*SOURCE DOCUMENT*:
Problem 1: damped harmonic oscillator example¶

Generating a light curve

1a. Compute the time steps and a cosine harmonic with the above-defined properties.¶

For plotting ease below, save them as time and oscill.

1b. Compute four exponentially damped versions of the harmonic oscillation.¶

where $H(t_i)$ is your harmonic oscillating time series.

Pick your own four $\zeta$ values. I recommend values between 0.01 and 1. Save them as damp1, damp2, etc.

Make 3 more damped harmonic oscillators with your own pick of zeta:

1c. Plot them all on top of each other.¶

1d. Take the power spectrum of the harmonic and 4 damped harmonic time series.¶

The power $P$ at each frequency $\nu_i$, for the Fourier transform $F$, is $$P(\nu_i)=|F(\nu_i)|^2$$

Now you take the power spectrum of the damped harmonic time series. Again, for plotting ease, save as pow_damp1, etc.

Test out what happens if you don't use 'abs'. What data type do you get?

1e. Plot them!¶

Notice the trend between the width of the peak in the power spectrum, and the strength of the damping factor.

2. Problem 2: Same idea, using Stingray!¶

Now that you see the math behind the power spectrum, let's start using the spectral-timing library Stingray. Pull up the documentation to help you along.

2a. Make a simple Lightcurve object from oscill.¶

Look at the warnings! You already know your timestep dt and you know that you lightcurve is sorted (time always increases from lower indices to higher indices), so you can skip those checks here. Look at the Stingray documentation to see how to set these parameters.

2b. Try making a power spectrum of that lightcurve using Powerspectrum.¶

Ok, you probably see a ValueError above. Let's rethink this.

The difference between our previous rough-and-tumble power spectrum (squaring the absolute value of the Fourier transform) and Stingray's Powerspectrum is that Stingray expects its data to be photon counts. Our sample data goes negative (since we were doing a simple case of deviations from a mean value of 0), but Stingray knows that you can't detect negative photons!

*EXERCISE TASKS*:
[A] Answer these questions using the power spectrum tutorial, one line per answer:
(i) What range of damping values does it recommend for the four damped oscillations?
(ii) How does it define the power at each frequency?
(iii) What kind of data does Stingray's Powerspectrum expect?
[B] Using the power spectrum tutorial, explain in one to three sentences why Stingray's Powerspectrum does not accept the sample oscillation data.

*RECORD EXTRACTS*:
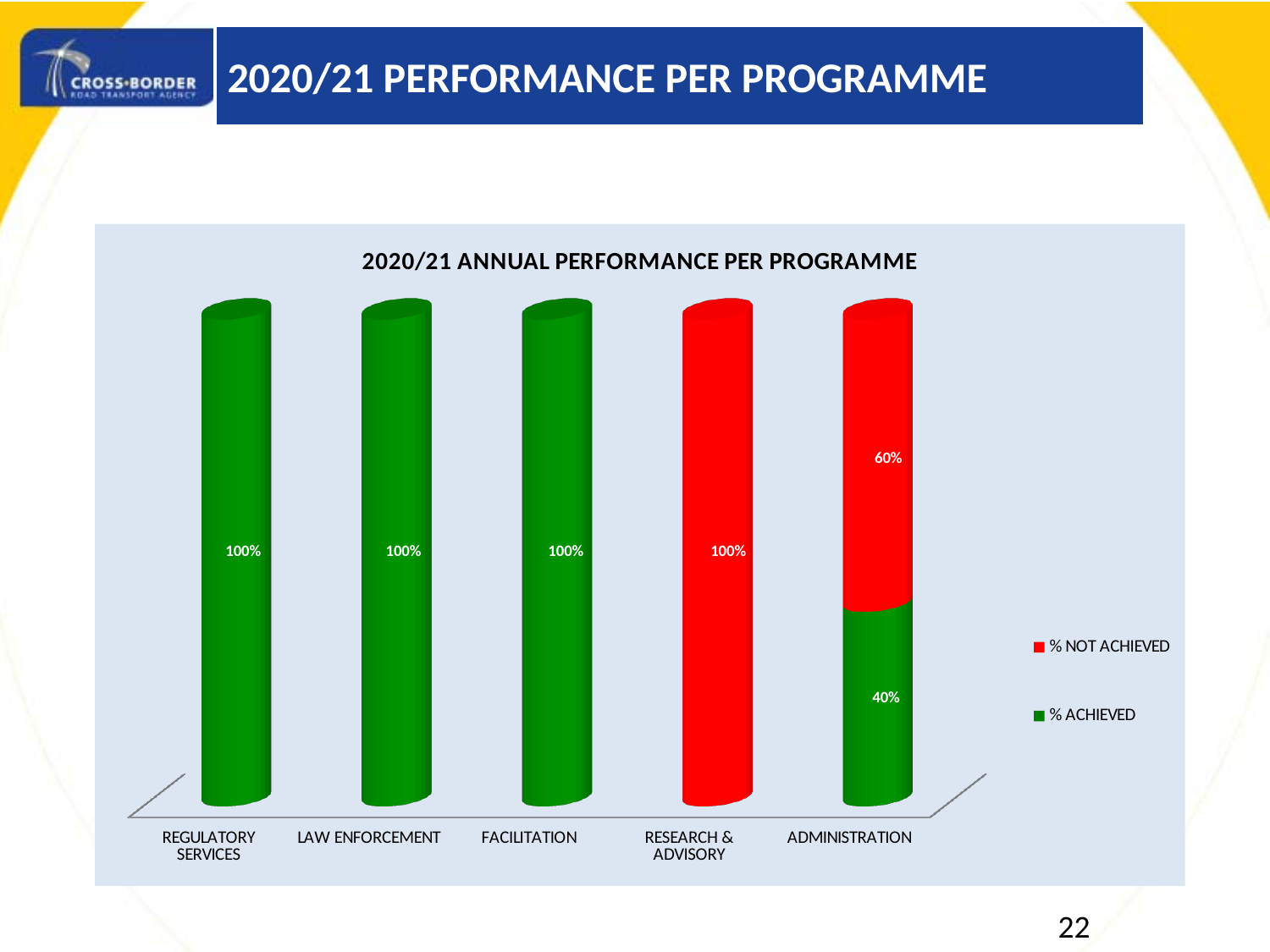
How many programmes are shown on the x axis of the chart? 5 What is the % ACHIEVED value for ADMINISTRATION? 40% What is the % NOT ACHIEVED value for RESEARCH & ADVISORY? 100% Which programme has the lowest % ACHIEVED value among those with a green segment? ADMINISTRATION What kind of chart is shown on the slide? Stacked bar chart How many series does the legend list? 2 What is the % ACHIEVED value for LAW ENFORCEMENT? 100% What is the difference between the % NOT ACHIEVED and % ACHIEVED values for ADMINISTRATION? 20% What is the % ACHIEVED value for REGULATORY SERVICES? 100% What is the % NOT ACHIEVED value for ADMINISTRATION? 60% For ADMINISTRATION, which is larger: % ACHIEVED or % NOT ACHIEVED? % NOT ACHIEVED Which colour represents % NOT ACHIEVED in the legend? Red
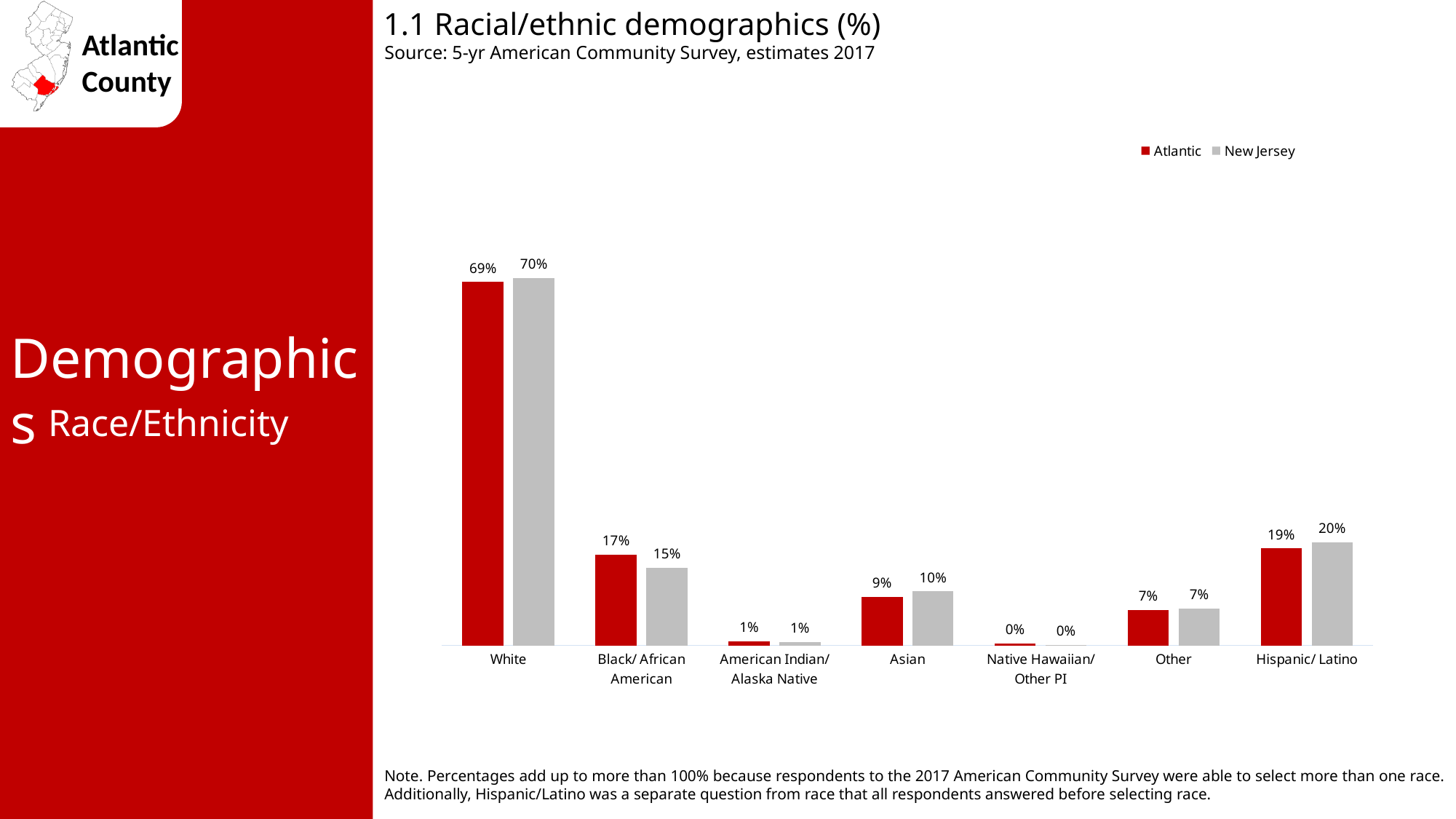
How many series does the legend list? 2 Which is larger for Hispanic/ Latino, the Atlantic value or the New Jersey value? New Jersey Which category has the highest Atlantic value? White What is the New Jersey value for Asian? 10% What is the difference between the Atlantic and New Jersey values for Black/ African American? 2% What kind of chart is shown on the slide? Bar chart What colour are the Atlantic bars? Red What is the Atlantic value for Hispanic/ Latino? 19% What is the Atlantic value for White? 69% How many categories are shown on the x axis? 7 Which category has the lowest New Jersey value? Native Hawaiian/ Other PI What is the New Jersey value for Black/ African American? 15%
==
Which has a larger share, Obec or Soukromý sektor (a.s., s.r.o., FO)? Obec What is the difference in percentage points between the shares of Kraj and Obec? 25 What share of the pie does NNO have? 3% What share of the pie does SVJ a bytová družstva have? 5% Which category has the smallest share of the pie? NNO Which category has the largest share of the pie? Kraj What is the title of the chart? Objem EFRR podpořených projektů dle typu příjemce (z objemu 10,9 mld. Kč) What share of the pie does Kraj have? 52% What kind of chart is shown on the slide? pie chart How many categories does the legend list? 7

*ANSWERS TO EACH TASK*:
[A]
(i) Values between 0.01 and 1.
(ii) As the squared absolute value of the Fourier transform at that frequency, $P(\nu_i)=|F(\nu_i)|^2$.
(iii) Photon counts.

[B] Stingray expects its data to be photon counts, but the sample data goes negative because it models deviations from a mean value of 0. Stingray knows that negative photons cannot be detected, so it rejects the data.